#### TEKS BACAAN
⟨

Warta JELANG MUKTAMAR

Dikritisi Kiai Muda Jatim, Said Aqil Janji Edit Tulisannya

Rabu, 21 Oktober 2009 | 05:25 WIB

Sidoarjo, NU Online
Forum Tabayyun dan Debat Terbuka yang mempertemukan Forum Kiai Muda (FKM) Jawa Timur dan tokoh NU KH Said Aqil Siraj di Pondok Pesantren Bumi Shalawat, Tulangan, Sidoarjo, Selasa (20/10) kemarin, berlangsung cukup menarik.

⟩

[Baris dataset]
⟨

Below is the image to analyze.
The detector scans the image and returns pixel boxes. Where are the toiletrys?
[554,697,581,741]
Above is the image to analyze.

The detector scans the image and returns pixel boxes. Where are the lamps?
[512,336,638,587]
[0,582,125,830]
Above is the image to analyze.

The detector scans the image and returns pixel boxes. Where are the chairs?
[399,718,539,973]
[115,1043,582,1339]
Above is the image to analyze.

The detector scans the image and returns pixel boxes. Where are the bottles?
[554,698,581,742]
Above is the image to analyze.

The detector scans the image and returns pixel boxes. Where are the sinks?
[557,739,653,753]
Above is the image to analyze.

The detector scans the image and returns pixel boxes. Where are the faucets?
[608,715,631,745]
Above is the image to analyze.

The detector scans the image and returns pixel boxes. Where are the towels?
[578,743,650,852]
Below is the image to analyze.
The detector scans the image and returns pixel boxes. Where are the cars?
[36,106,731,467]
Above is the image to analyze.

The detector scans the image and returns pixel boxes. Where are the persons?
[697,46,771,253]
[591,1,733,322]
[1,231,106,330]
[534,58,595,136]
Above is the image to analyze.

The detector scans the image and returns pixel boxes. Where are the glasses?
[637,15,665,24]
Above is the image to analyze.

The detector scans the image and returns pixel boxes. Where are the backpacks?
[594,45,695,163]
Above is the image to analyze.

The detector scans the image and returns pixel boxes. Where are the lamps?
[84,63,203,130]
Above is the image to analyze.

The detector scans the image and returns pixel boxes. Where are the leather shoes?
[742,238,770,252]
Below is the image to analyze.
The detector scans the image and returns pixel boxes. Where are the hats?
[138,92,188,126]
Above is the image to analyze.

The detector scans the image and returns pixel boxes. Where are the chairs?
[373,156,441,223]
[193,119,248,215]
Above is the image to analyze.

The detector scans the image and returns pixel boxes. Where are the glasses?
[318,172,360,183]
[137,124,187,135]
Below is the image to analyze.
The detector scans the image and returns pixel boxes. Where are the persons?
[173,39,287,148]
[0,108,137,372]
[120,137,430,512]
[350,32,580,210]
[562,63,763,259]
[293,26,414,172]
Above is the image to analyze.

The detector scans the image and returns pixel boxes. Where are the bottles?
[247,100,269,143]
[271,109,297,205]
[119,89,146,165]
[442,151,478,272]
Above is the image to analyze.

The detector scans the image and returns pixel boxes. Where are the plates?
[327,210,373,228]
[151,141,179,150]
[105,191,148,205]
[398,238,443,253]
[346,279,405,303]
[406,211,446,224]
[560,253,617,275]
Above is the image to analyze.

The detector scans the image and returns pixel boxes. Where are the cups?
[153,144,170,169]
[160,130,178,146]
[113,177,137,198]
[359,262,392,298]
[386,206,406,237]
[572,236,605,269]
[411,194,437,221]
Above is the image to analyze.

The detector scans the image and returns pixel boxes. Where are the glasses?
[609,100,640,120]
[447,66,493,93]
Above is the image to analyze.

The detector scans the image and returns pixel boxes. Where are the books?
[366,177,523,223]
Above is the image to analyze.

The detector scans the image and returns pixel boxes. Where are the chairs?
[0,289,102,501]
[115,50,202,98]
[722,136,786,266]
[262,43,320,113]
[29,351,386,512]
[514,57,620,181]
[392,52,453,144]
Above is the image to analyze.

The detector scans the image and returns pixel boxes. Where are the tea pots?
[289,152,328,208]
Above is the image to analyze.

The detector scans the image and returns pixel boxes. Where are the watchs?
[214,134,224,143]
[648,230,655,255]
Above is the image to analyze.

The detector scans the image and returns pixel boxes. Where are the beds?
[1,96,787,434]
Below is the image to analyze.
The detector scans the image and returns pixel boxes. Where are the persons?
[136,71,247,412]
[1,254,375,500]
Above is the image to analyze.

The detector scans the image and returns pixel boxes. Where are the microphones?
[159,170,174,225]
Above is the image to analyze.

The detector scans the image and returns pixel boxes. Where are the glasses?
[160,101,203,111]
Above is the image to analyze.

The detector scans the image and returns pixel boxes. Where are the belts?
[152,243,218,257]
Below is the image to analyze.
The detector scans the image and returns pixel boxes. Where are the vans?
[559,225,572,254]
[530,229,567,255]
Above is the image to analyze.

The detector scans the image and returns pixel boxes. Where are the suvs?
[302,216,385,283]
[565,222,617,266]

⟩

#### TUGAS ANDA
1. Perbarui berita Forum Tabayyun dari "Dikritisi Kiai Muda" sampai dengan "berlangsung cukup menarik." dengan mengganti "Kiai Muda" menjadi "Ulama Muda".
2. Menurut berita Forum Tabayyun, di manakah forum itu diadakan?
3. Sambung berita Forum Tabayyun mulai dari kalimat terakhirnya.
Baris-baris dataset itu sama sekali tidak dipakai di sini.

#### JAWABAN BERURUTAN
1.
Dikritisi Ulama Muda Jatim, Said Aqil Janji Edit Tulisannya

Rabu, 21 Oktober 2009 | 05:25 WIB

Sidoarjo, NU Online
Forum Tabayyun dan Debat Terbuka yang mempertemukan Forum Ulama Muda (FKM) Jawa Timur dan tokoh NU KH Said Aqil Siraj di Pondok Pesantren Bumi Shalawat, Tulangan, Sidoarjo, Selasa (20/10) kemarin, berlangsung cukup menarik.

2. Di Pondok Pesantren Bumi Shalawat, Tulangan, Sidoarjo.

3.
Dengan disaksikan oleh para habaib dan 300-an kiai, forum tersebut seolah menjadi forum penumpahan uneg-uneg terhadap pemikiran Said Aqil yang selama ini dinilai banyak menyimpang dari arus besar pemikirian NU.<>

Acara yang dimoderatori oleh DR Sutarto ini, dimulai dengan penyampaian “uneg-uneg” oleh juru bicara FKM KH Abdullah Syamsul Arifin mengenai beberapa pemikiran Said Aqil yang terdapat dalam buku Tasawwuf sebagai kritik sosial, diantaranya Said Aqil menulis bahwa kehadiran Islam sarat dengan nuansa politis, Imam Syafi’i dianggap simpatisan Syi’ah dan tentang pembelaaanya terhadap Ahmadiyah.

Abdullah mencoba mengkritisi pendapat Said Aqil dengan rujukan kitab-kitab Mu’tabarah dan risalah Ahlus Sunnah wal Jama’ah karya KH Hasyim Asy’ari. “Mohon kiranya Kiai Said menjelaskan semua ini, agar umat tidak resah,” tukasnya.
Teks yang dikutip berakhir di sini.